Noi che per nascita siamo Giudei e non pagani peccatori,
16 Yine de insanın Kutsal Yasa'nın gereklerini yaparak değil, İsa Mesih'e iman ederek aklandığını biliyoruz. Bunun için biz de Yasa'nın gereklerini yaparak değil, Mesih'e iman ederek aklanalım diye Mesih İsa'ya iman ettik. Çünkü hiç kimse Yasa'nın gereklerini yaparak aklanmaz.
sapendo tuttavia che l'uomo non è giustificato dalle opere della legge ma soltanto per mezzo della fede in Gesù Cristo, abbiamo creduto anche noi in Gesù Cristo per essere giustificati dalla fede in Cristo e non dalle opere della legge; poiché dalle opere della legge non verrà mai giustificato nessuno ».
17 Mesih'te aklanmak isterken kendimiz günahlı çıkarsak, Mesih günahın yardakçısı mı olur? Kesinlikle hayır!
Se pertanto noi che cerchiamo la giustificazione in Cristo siamo trovati peccatori come gli altri, forse Cristo è ministro del peccato? Impossibile!
18 Yıktığımı yeniden kurarsam, yasayı çiğnediğimi kanıtlamış olurum.
Infatti se io riedifico quello che ho demolito, mi denuncio come trasgressore.
19 Çünkü ben Tanrı için yaşamak üzere Yasa aracılığıyla Yasa karşısında öldüm.
In realtà mediante la legge io sono morto alla legge, per vivere per Dio.
20 Mesih'le birlikte çarmıha gerildim. Artık ben yaşamıyorum, Mesih bende yaşıyor. Şimdi bedende sürdürdüğüm yaşamı, beni seven ve benim için kendini feda eden Tanrı Oğlu'na imanla sürdürüyorum.

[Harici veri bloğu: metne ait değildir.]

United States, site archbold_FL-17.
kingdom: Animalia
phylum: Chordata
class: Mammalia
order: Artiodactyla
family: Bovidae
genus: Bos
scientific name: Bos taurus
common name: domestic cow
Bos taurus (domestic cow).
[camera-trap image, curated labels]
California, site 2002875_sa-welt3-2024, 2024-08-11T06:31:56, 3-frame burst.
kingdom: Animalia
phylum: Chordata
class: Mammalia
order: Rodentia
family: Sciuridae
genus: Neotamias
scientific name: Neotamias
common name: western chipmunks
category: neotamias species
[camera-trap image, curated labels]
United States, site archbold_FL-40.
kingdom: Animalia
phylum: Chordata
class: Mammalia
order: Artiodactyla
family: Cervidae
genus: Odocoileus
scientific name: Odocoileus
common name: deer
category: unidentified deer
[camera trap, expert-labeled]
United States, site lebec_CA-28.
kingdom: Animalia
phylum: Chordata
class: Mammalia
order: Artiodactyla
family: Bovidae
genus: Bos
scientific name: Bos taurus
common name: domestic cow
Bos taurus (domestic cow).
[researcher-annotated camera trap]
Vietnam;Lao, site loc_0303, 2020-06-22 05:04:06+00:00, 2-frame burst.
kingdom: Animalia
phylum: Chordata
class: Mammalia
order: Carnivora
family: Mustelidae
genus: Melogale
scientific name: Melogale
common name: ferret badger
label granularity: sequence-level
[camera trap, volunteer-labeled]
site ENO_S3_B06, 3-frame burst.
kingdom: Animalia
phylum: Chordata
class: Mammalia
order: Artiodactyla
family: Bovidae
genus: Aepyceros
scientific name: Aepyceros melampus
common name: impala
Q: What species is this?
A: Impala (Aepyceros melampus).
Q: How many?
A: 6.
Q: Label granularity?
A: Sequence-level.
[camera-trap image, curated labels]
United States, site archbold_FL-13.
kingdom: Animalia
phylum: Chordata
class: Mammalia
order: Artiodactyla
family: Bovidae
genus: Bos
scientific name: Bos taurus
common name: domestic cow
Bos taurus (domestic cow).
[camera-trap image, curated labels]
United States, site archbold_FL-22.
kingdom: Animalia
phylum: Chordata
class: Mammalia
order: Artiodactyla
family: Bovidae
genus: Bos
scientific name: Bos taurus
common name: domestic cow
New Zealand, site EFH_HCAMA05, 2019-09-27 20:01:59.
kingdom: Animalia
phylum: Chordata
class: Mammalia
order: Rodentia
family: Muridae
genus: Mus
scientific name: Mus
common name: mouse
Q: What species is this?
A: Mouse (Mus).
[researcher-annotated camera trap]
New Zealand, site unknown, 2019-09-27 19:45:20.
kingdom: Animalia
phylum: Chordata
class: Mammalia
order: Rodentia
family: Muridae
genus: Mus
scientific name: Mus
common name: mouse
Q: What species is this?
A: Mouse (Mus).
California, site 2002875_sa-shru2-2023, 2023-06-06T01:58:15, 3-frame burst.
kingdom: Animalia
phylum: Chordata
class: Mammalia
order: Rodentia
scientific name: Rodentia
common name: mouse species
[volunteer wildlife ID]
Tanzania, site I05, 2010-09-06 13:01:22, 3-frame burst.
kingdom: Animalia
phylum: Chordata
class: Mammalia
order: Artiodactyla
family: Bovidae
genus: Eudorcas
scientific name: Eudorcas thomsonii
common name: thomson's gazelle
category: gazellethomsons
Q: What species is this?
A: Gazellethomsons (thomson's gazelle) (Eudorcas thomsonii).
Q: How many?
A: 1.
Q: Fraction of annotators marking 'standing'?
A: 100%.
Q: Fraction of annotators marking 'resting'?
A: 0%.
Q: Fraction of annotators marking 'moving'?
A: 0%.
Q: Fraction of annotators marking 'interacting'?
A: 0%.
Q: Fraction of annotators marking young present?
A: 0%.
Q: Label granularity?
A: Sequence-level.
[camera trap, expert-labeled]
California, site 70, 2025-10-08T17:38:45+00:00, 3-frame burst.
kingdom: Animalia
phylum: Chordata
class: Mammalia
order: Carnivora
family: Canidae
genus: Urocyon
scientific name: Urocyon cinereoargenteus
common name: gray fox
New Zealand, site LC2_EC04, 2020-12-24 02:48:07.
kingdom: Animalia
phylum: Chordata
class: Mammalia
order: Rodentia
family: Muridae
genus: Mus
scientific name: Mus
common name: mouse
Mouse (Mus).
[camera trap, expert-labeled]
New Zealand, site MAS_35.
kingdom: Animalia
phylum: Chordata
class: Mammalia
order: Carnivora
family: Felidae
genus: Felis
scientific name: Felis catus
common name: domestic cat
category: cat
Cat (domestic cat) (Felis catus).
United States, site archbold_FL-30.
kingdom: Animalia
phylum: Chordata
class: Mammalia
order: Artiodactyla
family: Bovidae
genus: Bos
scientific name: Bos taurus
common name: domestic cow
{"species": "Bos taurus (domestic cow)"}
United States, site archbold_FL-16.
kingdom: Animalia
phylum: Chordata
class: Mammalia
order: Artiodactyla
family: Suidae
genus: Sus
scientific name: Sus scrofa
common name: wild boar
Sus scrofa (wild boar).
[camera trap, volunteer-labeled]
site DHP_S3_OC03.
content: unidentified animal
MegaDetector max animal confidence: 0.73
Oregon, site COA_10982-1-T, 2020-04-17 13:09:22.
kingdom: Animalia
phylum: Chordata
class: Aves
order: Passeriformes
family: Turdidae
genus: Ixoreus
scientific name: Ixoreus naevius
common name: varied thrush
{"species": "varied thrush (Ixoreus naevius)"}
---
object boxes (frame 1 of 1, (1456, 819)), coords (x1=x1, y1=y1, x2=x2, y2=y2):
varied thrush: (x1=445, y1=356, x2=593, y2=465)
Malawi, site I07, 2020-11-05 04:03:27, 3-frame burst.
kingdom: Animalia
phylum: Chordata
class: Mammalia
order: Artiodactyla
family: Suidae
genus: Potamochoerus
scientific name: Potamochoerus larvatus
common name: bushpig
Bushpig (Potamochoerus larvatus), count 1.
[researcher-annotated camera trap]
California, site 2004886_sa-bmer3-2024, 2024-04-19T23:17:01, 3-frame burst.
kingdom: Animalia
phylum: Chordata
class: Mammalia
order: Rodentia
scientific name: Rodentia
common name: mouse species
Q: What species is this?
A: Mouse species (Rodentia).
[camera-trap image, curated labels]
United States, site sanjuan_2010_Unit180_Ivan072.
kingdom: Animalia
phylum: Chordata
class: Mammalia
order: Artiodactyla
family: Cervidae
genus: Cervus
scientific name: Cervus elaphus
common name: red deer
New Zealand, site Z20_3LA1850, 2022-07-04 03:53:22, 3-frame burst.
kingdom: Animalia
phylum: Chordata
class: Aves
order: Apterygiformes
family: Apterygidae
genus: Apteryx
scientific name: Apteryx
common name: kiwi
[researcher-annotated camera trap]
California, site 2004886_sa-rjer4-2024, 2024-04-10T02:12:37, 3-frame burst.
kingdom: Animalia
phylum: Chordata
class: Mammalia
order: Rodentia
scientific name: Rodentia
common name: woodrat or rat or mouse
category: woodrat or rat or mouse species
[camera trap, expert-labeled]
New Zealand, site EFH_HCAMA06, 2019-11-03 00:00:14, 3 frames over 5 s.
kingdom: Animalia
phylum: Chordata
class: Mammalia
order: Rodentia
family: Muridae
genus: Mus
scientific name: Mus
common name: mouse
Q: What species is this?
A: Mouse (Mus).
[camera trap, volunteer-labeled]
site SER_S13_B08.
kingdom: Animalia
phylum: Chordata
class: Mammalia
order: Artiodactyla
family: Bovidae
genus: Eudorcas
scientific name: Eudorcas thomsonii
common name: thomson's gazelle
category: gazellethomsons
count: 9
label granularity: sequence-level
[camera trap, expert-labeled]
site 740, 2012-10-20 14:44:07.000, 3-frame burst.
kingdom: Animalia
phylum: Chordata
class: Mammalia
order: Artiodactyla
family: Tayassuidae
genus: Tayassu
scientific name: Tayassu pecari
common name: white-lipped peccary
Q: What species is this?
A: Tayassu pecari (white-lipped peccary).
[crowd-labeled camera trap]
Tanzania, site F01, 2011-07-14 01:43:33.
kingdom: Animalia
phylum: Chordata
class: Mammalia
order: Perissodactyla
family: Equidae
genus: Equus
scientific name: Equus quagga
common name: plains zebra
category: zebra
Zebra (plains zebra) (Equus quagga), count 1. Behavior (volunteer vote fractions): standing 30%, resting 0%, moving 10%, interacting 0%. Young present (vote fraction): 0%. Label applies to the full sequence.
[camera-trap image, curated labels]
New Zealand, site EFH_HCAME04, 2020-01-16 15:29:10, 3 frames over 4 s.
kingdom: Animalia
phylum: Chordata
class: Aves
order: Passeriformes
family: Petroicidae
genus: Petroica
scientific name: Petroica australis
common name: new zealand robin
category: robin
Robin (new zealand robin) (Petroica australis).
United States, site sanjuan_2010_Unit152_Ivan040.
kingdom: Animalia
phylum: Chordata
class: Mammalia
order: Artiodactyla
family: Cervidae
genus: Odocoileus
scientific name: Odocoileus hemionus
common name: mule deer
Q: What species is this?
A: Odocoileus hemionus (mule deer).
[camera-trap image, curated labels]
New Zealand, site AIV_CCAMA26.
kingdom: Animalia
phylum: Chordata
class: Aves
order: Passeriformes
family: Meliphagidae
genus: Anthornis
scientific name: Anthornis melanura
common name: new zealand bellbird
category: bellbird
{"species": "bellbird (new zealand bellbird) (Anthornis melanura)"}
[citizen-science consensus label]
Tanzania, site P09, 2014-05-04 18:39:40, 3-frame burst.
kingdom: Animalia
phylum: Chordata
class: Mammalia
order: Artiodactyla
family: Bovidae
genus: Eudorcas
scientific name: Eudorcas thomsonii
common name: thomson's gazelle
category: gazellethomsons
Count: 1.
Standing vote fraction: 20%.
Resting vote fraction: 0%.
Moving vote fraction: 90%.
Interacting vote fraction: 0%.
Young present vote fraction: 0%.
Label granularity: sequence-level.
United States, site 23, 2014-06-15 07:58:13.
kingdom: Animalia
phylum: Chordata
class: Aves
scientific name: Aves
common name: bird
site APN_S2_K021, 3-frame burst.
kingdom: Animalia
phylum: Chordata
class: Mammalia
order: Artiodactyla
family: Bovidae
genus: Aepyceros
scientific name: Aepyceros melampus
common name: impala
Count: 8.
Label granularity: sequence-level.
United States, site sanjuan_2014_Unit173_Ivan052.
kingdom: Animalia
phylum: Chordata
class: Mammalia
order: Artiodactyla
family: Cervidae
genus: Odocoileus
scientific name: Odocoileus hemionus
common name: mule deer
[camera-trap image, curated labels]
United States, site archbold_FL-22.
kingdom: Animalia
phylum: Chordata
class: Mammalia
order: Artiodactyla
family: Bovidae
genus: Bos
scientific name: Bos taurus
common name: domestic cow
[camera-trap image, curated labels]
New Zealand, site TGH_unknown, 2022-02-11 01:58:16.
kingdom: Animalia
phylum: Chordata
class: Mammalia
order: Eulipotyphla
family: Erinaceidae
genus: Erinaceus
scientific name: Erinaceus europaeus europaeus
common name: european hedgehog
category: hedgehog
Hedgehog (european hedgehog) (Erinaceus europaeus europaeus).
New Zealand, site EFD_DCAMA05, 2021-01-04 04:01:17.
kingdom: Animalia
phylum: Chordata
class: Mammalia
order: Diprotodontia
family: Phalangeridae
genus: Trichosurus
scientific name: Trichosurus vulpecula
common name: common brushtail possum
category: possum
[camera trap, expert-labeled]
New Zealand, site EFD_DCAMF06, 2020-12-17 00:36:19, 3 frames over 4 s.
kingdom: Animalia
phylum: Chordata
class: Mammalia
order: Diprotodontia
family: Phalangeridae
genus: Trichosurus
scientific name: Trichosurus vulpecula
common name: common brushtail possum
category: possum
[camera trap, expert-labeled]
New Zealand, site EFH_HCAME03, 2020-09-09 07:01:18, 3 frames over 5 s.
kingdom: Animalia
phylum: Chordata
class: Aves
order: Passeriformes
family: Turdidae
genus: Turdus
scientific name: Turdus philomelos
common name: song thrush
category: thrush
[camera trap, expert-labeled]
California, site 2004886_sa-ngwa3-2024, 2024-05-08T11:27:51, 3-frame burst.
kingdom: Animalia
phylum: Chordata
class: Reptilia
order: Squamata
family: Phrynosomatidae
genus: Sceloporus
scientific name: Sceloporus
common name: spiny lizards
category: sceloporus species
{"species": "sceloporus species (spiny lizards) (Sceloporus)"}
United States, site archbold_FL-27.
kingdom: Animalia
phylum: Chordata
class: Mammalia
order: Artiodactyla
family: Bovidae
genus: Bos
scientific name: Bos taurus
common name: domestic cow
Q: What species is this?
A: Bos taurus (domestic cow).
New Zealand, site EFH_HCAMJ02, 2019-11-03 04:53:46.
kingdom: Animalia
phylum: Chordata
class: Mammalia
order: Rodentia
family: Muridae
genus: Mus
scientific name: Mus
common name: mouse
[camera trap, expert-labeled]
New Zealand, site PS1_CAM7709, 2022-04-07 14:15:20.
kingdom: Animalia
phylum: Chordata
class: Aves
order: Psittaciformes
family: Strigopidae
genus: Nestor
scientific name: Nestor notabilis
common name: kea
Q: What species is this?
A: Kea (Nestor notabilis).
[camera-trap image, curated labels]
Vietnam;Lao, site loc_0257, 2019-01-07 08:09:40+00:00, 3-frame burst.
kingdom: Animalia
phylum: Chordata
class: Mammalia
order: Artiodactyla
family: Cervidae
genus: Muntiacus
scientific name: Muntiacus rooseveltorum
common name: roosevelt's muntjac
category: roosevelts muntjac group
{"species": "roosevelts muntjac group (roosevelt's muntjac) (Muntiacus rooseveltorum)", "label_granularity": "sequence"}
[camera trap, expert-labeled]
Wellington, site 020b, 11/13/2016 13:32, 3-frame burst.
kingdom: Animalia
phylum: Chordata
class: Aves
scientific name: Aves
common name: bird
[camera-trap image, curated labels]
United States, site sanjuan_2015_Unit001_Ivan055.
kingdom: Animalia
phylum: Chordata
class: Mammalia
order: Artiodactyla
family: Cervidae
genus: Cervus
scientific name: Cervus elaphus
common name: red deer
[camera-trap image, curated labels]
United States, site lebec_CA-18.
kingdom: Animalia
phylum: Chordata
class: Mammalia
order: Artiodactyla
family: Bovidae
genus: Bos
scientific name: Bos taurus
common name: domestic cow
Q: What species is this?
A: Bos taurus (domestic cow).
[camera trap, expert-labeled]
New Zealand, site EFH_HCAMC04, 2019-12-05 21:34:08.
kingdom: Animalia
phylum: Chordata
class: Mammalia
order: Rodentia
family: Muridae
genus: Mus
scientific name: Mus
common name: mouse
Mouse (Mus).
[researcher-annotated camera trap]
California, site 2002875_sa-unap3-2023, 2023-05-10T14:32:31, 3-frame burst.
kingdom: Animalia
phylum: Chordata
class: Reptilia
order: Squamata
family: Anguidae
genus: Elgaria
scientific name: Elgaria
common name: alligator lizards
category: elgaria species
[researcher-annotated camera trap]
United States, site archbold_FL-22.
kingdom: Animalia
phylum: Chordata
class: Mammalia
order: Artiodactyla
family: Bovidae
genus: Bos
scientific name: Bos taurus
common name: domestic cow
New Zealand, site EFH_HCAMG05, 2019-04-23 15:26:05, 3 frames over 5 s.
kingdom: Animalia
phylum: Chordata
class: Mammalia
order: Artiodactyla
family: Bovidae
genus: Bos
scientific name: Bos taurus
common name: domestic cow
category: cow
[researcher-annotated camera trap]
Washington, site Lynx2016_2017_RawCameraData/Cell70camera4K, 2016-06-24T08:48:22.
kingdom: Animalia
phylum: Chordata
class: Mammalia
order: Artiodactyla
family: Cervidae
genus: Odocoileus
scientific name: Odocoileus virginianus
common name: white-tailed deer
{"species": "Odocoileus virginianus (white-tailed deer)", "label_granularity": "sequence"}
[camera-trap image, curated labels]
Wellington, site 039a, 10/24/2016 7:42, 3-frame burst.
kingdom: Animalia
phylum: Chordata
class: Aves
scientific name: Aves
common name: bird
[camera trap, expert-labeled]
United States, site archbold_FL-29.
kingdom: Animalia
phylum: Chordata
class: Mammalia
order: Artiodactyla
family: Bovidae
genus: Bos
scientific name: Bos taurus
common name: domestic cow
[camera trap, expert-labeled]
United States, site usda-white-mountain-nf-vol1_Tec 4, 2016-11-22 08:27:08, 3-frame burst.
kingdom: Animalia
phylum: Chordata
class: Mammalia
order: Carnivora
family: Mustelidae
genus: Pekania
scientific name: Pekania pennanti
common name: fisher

Sono stato crocifisso con Cristo e non sono più io che vivo, ma Cristo vive in me. Questa vita nella carne, io la vivo nella fede del Figlio di Dio, che mi ha amato e ha dato se stesso per me.
21 Tanrı'nın lütfunu geçersiz saymış değilim. Çünkü aklanma Yasa aracılığıyla sağlanabilseydi, o zaman Mesih boş yere ölmüş olurdu.”
Non annullo dunque la grazia di Dio; infatti se la giustificazione viene dalla legge, Cristo è morto invano.